I had a lousy day yesterday. I didn’t get up as early as I wanted to and I didn’t eat as healthy a breakfast as I usually do. I went to a new class at the Y and I didn’t know what the heck I was doing so I kept messing up the steps. The people behind me must have been cursing me! The class also went longer than I thought it would so I got behind in my schedule. I only had a couple of hours to work on an important project and I didn’t get much done. I rushed to pick my son up and take him to taekwondo, and rushed home to cook dinner, which I did—unfortunately, it was ready at 7 PM, just as my fellow club members arrived for our meeting. I didn’t eat until 9 PM! It was a lousy day.
Obviously, this was one day, not two.
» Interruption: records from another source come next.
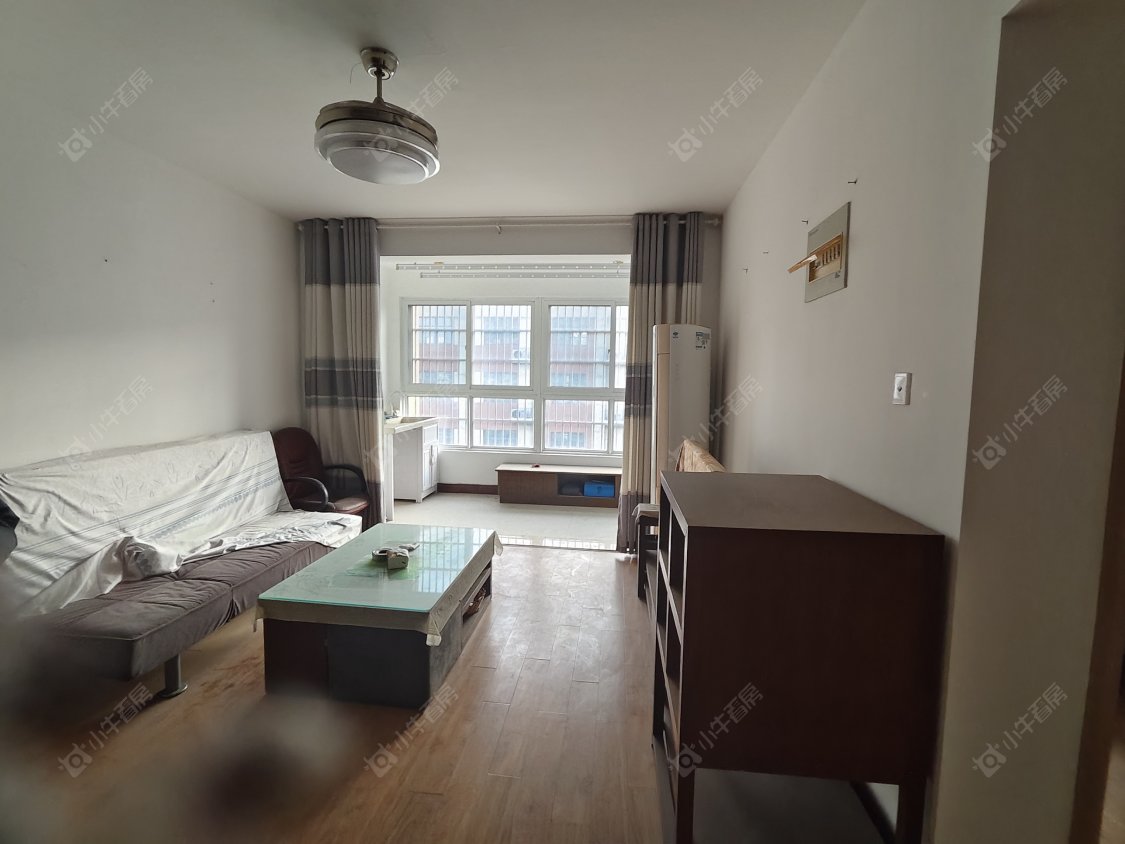 常州馨都苑在租房源室内图_小牛看房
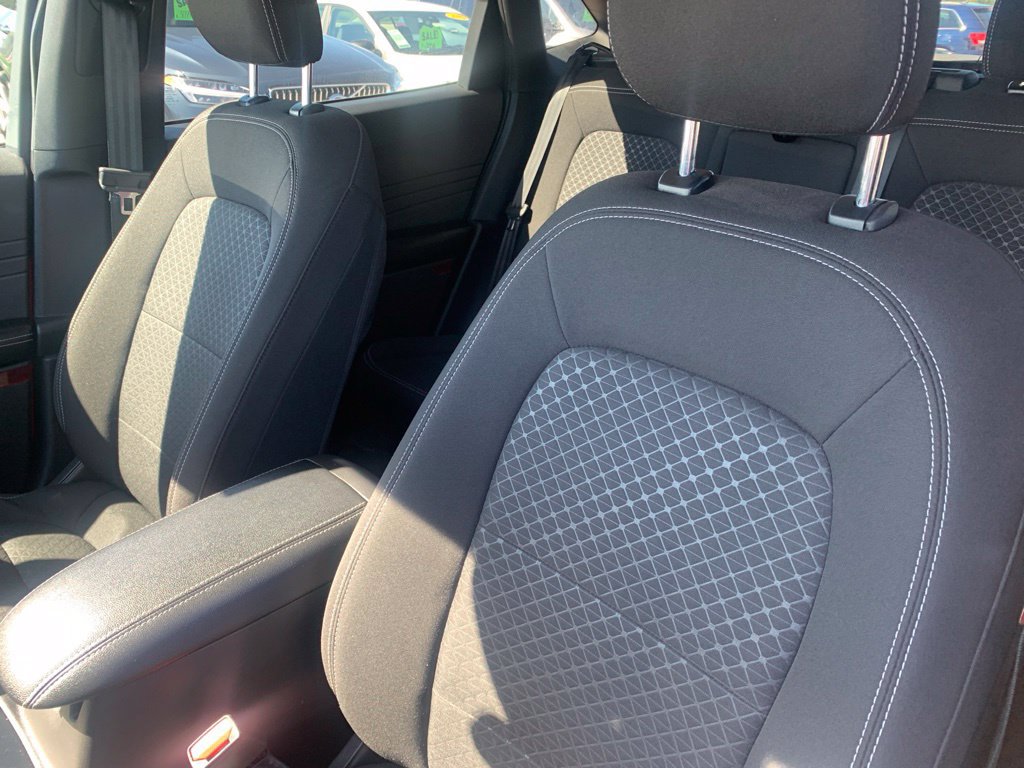 Used 2024 Ford Escape Active AWD/4WD image 13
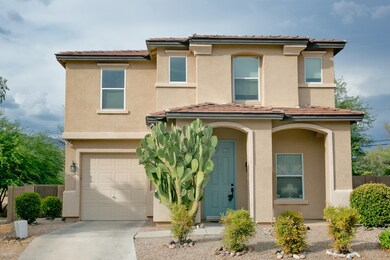 GREAT CURB APPEAL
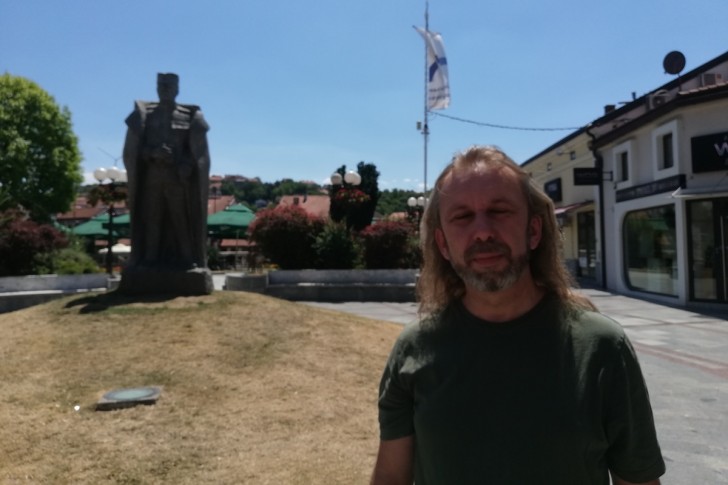 Ivan Manić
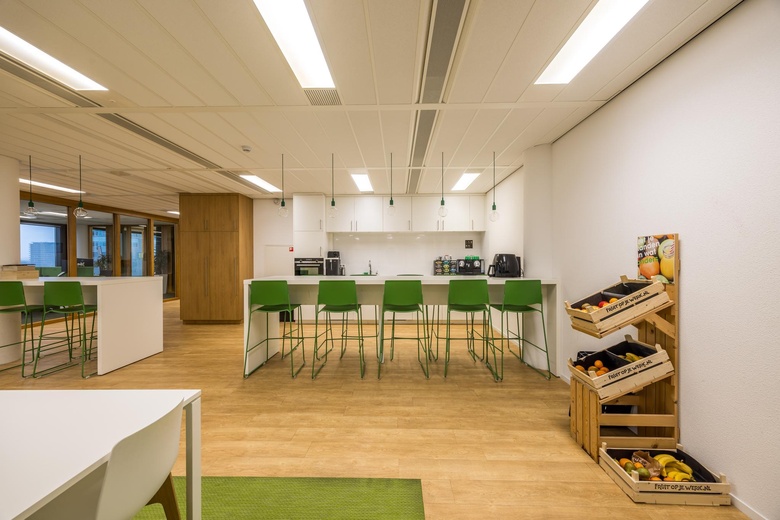 KantoorruimteaanWinthontlaan 6<br/> inUtrecht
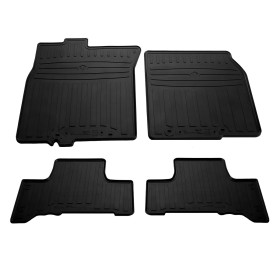 Килимки гумові в салон Toyota FJ Cruiser 2006 – 2014, Stingray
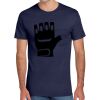 Dri Power ® 50/50 Cotton/Poly Pocket T Shirt Thumbnail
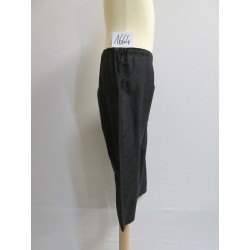 PANTALON NOIR ENFANT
I feel like I lived the first day and I really had to think about the second day to write it the way I did. But if I thought my day was a lousy day, I would have experienced it as a lousy day.
Our thoughts about the circumstances of the day are what create the experience of the day. Because I thought I had a great day, I went to bed feeling like I’d been productive and happy. If I had thought I’d had a lousy day, I probably would have gone to bed feeling defeated and exhausted. Believe me, I’ve had those days!
I have come to see that any circumstance is neutral until we have a thought about it. I’ve been training my brain for years to notice the positive. I’ve had to overcome a lot of hardwiring—it’s much easier for us to notice the negative than to notice the positive, but that doesn’t mean the negative is more prevalent than the positive, it just means we see what we expect to see.
I don’t always see the positive, but it’s much easier for me than it used to be. The only way to become more positive, to have better days, is to consciously, deliberately—and with great effort—notice what is good, what is happening for you, not against you, and to practice doing this over and over.
When you have a thought like: It’s raining so hard, the commute is going to be awful! Consciously choose to think a more positive thought: I get to listen to that biography on Einstein the whole way!
Take the time to train your brain. Become aware of what you’re thinking and consciously choose to think something more positive (or less negative, if positive is still a stretch for you.)
You’ll be surprised by how many great days are waiting for you to experience!